Data to process: Begin
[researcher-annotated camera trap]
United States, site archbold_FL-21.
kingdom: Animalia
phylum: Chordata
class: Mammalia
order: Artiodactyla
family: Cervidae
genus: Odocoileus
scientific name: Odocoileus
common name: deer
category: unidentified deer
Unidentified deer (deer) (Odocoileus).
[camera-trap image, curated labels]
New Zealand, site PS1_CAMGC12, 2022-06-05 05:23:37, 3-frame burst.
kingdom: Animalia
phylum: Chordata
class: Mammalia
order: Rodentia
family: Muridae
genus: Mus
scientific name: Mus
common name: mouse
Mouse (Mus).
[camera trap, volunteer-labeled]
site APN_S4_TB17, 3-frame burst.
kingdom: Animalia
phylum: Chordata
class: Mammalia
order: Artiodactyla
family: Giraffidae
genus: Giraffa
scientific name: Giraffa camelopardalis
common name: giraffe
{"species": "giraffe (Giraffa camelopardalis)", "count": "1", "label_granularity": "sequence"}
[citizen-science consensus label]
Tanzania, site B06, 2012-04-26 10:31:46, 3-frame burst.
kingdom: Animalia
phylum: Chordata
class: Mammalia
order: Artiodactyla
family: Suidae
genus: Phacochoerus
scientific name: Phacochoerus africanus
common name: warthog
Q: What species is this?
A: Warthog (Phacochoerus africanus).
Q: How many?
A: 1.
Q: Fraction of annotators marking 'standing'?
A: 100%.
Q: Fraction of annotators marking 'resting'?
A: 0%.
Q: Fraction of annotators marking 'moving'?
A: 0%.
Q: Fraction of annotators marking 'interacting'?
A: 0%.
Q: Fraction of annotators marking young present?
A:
Data to process: End
— Task objective —
Exactly as they stand, restate all the lines of the listing.

— Response to this task —
[researcher-annotated camera trap]
United States, site archbold_FL-21.
kingdom: Animalia
phylum: Chordata
class: Mammalia
order: Artiodactyla
family: Cervidae
genus: Odocoileus
scientific name: Odocoileus
common name: deer
category: unidentified deer
Unidentified deer (deer) (Odocoileus).
[camera-trap image, curated labels]
New Zealand, site PS1_CAMGC12, 2022-06-05 05:23:37, 3-frame burst.
kingdom: Animalia
phylum: Chordata
class: Mammalia
order: Rodentia
family: Muridae
genus: Mus
scientific name: Mus
common name: mouse
Mouse (Mus).
[camera trap, volunteer-labeled]
site APN_S4_TB17, 3-frame burst.
kingdom: Animalia
phylum: Chordata
class: Mammalia
order: Artiodactyla
family: Giraffidae
genus: Giraffa
scientific name: Giraffa camelopardalis
common name: giraffe
{"species": "giraffe (Giraffa camelopardalis)", "count": "1", "label_granularity": "sequence"}
[citizen-science consensus label]
Tanzania, site B06, 2012-04-26 10:31:46, 3-frame burst.
kingdom: Animalia
phylum: Chordata
class: Mammalia
order: Artiodactyla
family: Suidae
genus: Phacochoerus
scientific name: Phacochoerus africanus
common name: warthog
Q: What species is this?
A: Warthog (Phacochoerus africanus).
Q: How many?
A: 1.
Q: Fraction of annotators marking 'standing'?
A: 100%.
Q: Fraction of annotators marking 'resting'?
A: 0%.
Q: Fraction of annotators marking 'moving'?
A: 0%.
Q: Fraction of annotators marking 'interacting'?
A: 0%.
Q: Fraction of annotators marking young present?
A:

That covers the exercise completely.